Задание —
Пожалуйста, воспроизведи целиком и дословно отрывок ниже о перепалке в вагоне.

Предложенный отрывок —
__________________________________________________

Сац Наталия Ильинична
Шрифт:
– Поговори, поговори, штымпиха из самых порядочных! Только не подавись моей шелухой-то…
И вдруг я вскакиваю и громким своим голосом все когда-либо слышанные и еще никогда ранее не произнесенные слова отборного мата пулеметной очередью запускаю в урку… Она перестала жевать орехи, восхищена, что «нижняя штымпиха», так может… Но жена Гамарника, за которую я заступилась от чистого сердца, закрывает лицо чистым носовым платком и тихо плачет:– Никогда не ожидала от вас…
– Добавьте «товарищ Вейцер»… – говорю я, так как только сейчас понимаю, как разнороден состав этого вагона и как в общем-то смешна вся эта ситуация, в которой я, к своей неожиданности, страстно любя иностранные языки, помимо своей воли овладела и этим.

__________________________________________________

Записанные данные —
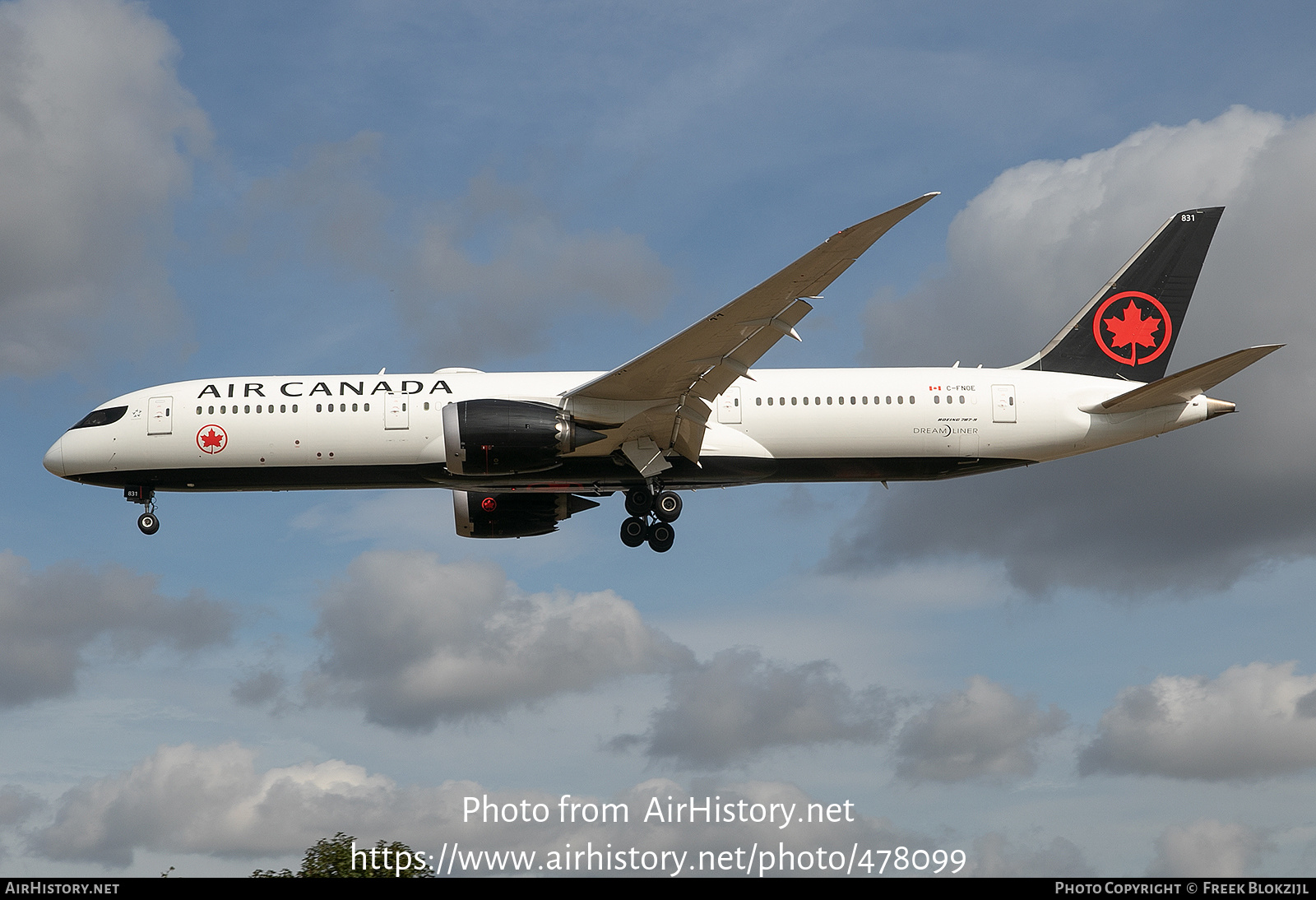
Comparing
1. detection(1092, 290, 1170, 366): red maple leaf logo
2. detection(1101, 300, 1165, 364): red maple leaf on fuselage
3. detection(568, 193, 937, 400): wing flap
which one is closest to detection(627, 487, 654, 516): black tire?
detection(568, 193, 937, 400): wing flap

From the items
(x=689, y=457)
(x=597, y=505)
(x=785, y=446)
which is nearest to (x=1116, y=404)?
(x=785, y=446)

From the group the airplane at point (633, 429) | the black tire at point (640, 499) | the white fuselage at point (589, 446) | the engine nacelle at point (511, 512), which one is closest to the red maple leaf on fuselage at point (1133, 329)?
the airplane at point (633, 429)

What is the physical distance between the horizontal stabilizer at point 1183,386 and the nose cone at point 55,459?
2444 cm

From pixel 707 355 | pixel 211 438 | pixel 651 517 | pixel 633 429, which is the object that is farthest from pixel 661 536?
pixel 211 438

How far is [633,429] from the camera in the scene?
28109 mm

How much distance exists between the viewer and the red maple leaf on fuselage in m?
31.7

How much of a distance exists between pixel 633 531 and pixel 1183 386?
13060 millimetres

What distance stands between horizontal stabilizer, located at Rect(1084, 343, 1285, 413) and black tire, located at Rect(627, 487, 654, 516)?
10591 mm

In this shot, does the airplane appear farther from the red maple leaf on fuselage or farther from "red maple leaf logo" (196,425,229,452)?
the red maple leaf on fuselage

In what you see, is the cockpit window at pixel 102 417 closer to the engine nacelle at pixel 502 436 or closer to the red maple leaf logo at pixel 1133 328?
the engine nacelle at pixel 502 436
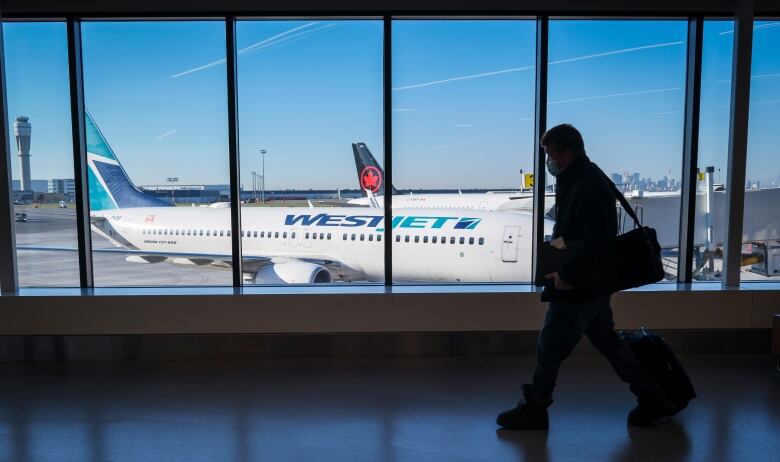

__________________________________________________

Решение задачи —
Сац Наталия Ильинична
Шрифт:
– Поговори, поговори, штымпиха из самых порядочных! Только не подавись моей шелухой-то…
И вдруг я вскакиваю и громким своим голосом все когда-либо слышанные и еще никогда ранее не произнесенные слова отборного мата пулеметной очередью запускаю в урку… Она перестала жевать орехи, восхищена, что «нижняя штымпиха», так может… Но жена Гамарника, за которую я заступилась от чистого сердца, закрывает лицо чистым носовым платком и тихо плачет:– Никогда не ожидала от вас…
– Добавьте «товарищ Вейцер»… – говорю я, так как только сейчас понимаю, как разнороден состав этого вагона и как в общем-то смешна вся эта ситуация, в которой я, к своей неожиданности, страстно любя иностранные языки, помимо своей воли овладела и этим.